*** TEXT SEGMENT

History 3460

                        The Modernization of the American Mind

                                                Fall 2009

 

R. L. Moore                                                    

McGraw 134                                      

            E-mail: rlm 8                                         

 

History 346 explores crucial cultural and intellectual issues that have defined American life since the end of the nineteenth century.  Normally, the course meets twice a week for lectures (M, W) and once for discussion R of the assigned readings.

 

The requirements for the course are two short papers (5-7 pages), and a final examination.  The short papers will each count 25% of the course grade, and the final exam 40%.  10% of the grade will be based on participation in discussion sections.  Students are expected to attend sections.

 

            Plagiarism is an offense that automatically results in a failing grade in the course.  All cases of plagiarism are reported to a student’s College and may be subject to disciplinary action independent of the actions of the course instructor. Although plagiarism usually means the un-attributed use of the words or the thoughts of someone else in writing your paper, it also includes the practice of copying material from a secondary source, even if the source is cited.

 

WEEK ONE  (Aug 31- Sept. 4) Entering the New Century.  The Stresses

and Strains of Multicultural America

 

Reading: W.E.B. DuBois, THE SOULS OF BLACK FOLK (Chaps. 1-3,

6, 10, 13); David Hollinger and Charles Capper, THE AMERICAN INTELLECTUAL TRADITION, Vol. II, pp. 54-62, 97-100 (Selections from Henry Adams and Frederick Jackson Turner).

 

WEEK TWO (Sept. 7-11) Old and New Ways of Thinking.  Religion, Science, and Pragmatism

 

Reading: William James, PRAGMATISM (Lectures I, II, VI, VIII); Hollinger and Capper, pp. 63-76 (Selection from William James).

******
*** RECORDS PROVIDED

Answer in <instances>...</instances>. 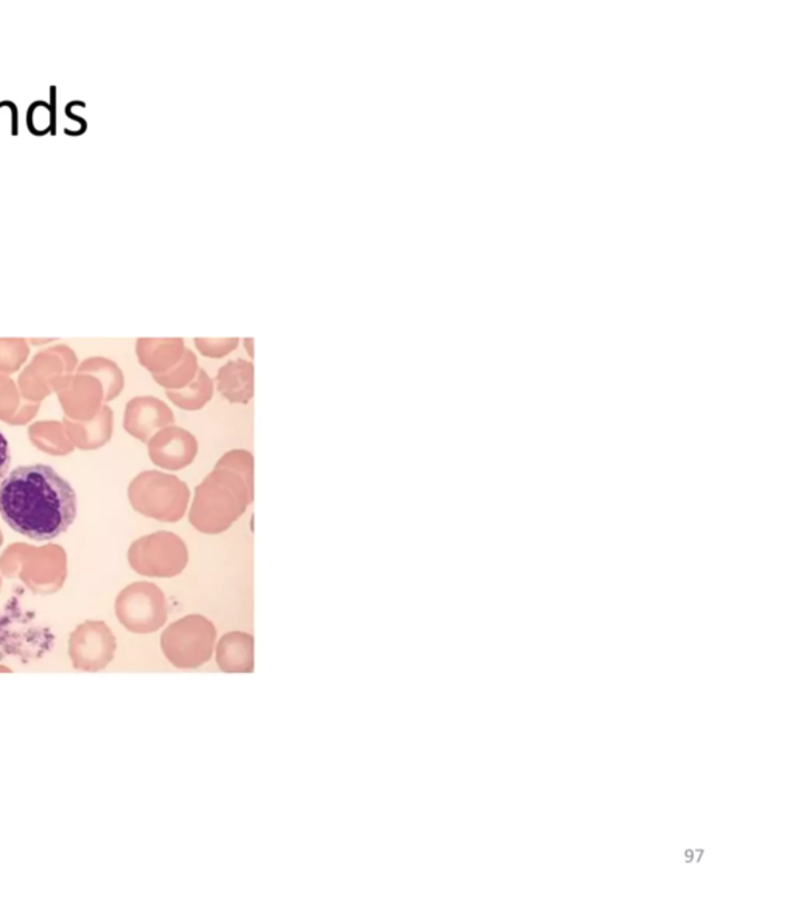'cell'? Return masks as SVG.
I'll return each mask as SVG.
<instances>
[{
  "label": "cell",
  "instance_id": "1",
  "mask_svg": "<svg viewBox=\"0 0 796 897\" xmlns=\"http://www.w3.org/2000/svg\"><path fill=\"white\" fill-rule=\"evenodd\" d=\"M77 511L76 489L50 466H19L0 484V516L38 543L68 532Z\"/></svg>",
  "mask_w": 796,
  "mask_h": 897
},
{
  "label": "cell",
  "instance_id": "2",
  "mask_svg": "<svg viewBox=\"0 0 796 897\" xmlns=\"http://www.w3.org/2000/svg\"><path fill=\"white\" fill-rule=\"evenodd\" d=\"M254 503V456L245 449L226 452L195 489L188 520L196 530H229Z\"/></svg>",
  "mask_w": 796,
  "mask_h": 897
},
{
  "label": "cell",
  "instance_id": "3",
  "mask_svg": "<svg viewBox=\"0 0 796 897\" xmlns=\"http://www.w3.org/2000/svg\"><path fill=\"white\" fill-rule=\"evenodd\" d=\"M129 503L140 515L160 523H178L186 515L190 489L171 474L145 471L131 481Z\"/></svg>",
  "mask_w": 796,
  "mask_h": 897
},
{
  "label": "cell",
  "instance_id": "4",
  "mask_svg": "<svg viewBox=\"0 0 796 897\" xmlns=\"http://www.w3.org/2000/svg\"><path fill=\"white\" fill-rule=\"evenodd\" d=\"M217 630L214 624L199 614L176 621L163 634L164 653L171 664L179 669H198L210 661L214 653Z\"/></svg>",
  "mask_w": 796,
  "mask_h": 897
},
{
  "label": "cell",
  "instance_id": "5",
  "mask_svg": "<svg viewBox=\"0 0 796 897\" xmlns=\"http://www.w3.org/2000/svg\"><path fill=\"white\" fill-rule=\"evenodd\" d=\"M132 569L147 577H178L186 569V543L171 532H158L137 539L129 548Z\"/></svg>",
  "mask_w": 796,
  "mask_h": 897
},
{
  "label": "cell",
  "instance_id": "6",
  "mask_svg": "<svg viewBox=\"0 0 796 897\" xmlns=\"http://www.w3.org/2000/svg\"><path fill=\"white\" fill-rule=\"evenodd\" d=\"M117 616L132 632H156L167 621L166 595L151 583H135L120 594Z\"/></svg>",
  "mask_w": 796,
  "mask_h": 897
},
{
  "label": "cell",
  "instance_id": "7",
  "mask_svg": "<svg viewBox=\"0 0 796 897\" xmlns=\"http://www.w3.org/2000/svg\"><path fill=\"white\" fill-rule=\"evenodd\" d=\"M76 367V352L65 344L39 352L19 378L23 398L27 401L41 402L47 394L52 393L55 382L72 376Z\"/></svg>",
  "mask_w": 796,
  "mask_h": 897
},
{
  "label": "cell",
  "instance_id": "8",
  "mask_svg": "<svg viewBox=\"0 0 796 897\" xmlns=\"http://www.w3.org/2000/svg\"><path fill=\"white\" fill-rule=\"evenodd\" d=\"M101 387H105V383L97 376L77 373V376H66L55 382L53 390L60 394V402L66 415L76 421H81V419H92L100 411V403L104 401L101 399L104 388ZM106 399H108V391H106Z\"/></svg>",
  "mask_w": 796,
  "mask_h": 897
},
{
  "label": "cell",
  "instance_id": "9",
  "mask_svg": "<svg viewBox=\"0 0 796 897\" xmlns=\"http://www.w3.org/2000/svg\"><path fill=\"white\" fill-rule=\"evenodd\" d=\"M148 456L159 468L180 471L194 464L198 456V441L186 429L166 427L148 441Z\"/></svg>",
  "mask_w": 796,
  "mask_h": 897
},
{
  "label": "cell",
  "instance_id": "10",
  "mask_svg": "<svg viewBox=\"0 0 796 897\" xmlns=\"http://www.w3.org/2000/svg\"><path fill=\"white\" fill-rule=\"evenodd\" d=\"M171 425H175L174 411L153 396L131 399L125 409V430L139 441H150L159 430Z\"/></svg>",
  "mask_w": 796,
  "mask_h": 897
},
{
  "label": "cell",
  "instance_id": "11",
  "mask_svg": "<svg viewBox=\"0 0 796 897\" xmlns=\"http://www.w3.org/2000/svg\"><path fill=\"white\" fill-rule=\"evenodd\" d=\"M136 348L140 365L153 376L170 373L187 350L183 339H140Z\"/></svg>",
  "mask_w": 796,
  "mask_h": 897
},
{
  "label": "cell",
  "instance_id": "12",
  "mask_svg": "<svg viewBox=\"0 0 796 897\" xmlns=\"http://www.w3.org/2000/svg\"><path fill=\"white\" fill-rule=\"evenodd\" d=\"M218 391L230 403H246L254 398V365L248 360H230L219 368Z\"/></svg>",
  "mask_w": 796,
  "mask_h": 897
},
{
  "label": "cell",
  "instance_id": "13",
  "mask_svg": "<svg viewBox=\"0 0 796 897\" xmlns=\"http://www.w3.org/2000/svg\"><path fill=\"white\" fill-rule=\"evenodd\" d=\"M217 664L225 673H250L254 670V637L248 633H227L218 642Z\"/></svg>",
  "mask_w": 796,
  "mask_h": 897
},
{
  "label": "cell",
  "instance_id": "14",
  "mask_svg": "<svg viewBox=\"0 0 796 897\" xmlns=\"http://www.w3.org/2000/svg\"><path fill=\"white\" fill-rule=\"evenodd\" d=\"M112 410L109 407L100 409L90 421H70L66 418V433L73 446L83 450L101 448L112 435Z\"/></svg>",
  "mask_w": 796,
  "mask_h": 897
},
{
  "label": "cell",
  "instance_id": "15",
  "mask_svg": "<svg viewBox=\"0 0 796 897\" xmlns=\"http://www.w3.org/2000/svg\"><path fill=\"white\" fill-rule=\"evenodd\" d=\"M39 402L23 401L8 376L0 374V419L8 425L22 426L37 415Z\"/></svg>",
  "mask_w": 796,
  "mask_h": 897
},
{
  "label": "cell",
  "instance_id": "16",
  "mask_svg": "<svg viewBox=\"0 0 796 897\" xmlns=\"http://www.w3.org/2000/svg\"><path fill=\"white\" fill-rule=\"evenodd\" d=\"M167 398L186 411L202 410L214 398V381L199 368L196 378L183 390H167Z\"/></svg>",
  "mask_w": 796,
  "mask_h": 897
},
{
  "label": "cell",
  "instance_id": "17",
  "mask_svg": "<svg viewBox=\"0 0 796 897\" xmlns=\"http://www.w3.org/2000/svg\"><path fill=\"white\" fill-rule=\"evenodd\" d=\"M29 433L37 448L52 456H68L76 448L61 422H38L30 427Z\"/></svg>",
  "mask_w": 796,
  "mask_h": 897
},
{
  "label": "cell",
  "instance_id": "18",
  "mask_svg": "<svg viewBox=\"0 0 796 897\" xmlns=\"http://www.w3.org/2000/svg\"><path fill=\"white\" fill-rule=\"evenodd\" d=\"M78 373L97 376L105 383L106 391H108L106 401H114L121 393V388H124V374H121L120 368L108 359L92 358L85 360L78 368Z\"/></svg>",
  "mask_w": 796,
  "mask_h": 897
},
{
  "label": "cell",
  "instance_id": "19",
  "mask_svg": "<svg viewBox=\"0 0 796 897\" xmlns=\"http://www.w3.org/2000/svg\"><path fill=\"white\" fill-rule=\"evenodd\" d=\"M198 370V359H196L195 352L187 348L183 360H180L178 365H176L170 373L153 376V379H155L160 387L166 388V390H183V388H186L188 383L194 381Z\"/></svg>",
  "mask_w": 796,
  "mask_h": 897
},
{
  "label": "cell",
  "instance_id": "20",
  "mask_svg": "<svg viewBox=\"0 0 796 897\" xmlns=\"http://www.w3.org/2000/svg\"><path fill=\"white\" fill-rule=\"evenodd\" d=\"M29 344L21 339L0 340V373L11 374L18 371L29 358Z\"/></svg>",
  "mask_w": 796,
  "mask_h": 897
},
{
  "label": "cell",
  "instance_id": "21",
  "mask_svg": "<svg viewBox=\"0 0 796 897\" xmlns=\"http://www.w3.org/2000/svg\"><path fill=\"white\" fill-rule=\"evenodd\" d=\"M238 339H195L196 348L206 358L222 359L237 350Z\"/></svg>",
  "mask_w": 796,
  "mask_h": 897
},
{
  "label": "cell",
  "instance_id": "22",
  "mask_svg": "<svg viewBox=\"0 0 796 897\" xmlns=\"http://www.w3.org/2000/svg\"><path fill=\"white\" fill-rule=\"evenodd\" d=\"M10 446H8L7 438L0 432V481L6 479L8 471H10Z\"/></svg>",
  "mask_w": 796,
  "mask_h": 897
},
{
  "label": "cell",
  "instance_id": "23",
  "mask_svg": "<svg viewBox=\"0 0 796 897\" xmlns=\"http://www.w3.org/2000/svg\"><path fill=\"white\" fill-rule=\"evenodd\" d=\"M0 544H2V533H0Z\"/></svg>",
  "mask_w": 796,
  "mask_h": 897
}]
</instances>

******

PROMPT
Pick up the syllabus for The Modernization of the American Mind right after its last line and keep writing it.

TASK OUTPUT
 

WEEK THREE (Sept. 14-18) Major Themes of Progressive Reform

 

Reading:  Walter Lippmann, DRIFT AND MASTERY (1-2, 5, 7, 9, 11, 16); Hollinger and Capper, pp. 120-139, 201-09 (Selections from Jane Addams, Thorstein Veblen, John Dewey)

 

WEEK FOUR (Sept. 21-25) The Contradictions of Progressive Reform.  The Great

War

 

Reading: Malcolm Cowley, EXILE’S RETURN, pp. 1-80, 109-70, 206-309; Hollinger and Capper, 170-87 (Selection from Randolph Bourne)

 

WEEK FIVE (Sept. 28-Oct. 2) Modern Times in the 1920s. Women and the Vote.

 

            Reading: Hollinger and Capper, pp. 89-95, 188-96, 210-217-28 (Selections from Charlotte Perkins

            Gilman, Mencken, Mead, Ransom)

 

WEEK SIX (Oct. 6-10) Rethinking Pragmatism.  The Economic Breakdown and the

            American Dream

 

No readings or sections and no lecture on W. Oct. 7.  However the first paper is

due on. Wed. Oct. 7.

 

FALL BREAK.  Oct. 10-13. 

 

WEEK SEVEN (Oct. 14-16) American Culture and Politics in a Decade of

Depression.

 

Reading:  James Agee and Walker Evans, LET US NOW PRAISE FAMOUS

MEN (These page numbers follow the edition ordered by campus store.  Look carefully at the photographs and read ix-xi, other front material, 1-65, 99-137, 177-224, 244-316, 383-416.)

 

WEEK EIGHT (Oct. 19-23) World War II and Rehabilitation the Old Values

 

Reading: Reinhold Niebuhr, MORAL MAN AND IMMORAL SOCIETY, Chapters 1-3, 5-7, 9.

 

WEEK NINE (Oct. 26-30) Anti-Communism and the Cold War

 

Reading:  Hollinger and Capper, pp. 229-238, 260-285, 324-41 (Selections Sidney Hook, Henry Luce, Henry Wallace Gunnar Myrdal, George Kennan, Reinhold Niebuhr, Whittaker Chambers)

 

WEEK TEN (Nov.2-6) Conformity and Innovation in the Eisenhower Years

 

Reading: Hollinger and Capper, pp. 342-389 (Selections from Hannah Arendt, John Courtney Murray, Lionel Trilling, Daniel Bell, W.W. Rostow)

WEEK ELEVEN (Nov. 9-13) Vietnam, Civil Rights, and the New Left

 

Reading: Hollinger and Capper, pp. 314-323, 414-21, 437-54 (Selections from James Baldwin, Martin Luther King, Jr., Herbert Marcuse, Malcolm X.)

 

WEEK TWELVE (Nov.16-20) Redrawing the Boundaries of Liberalism.

Feminism and its Consequences. Identity Politics

 

Reading: Hollinger and Capper, pp. 390-99, 422-428, 476-87, 499-504, 516-27 (Selections from Milton Friedman, Betty Friedan, Nancy Chodorow, Gloria Anzaluda, Joan Scott)

 

WEEK THIRTEEN (Nov. 23.  Monday lecture only) Religious Resources, Neo-                

            Conservatism, and Post-Modernism

           

No reading or sections.  Thanksgiving break.

The second essay is due on M. Nov. 23.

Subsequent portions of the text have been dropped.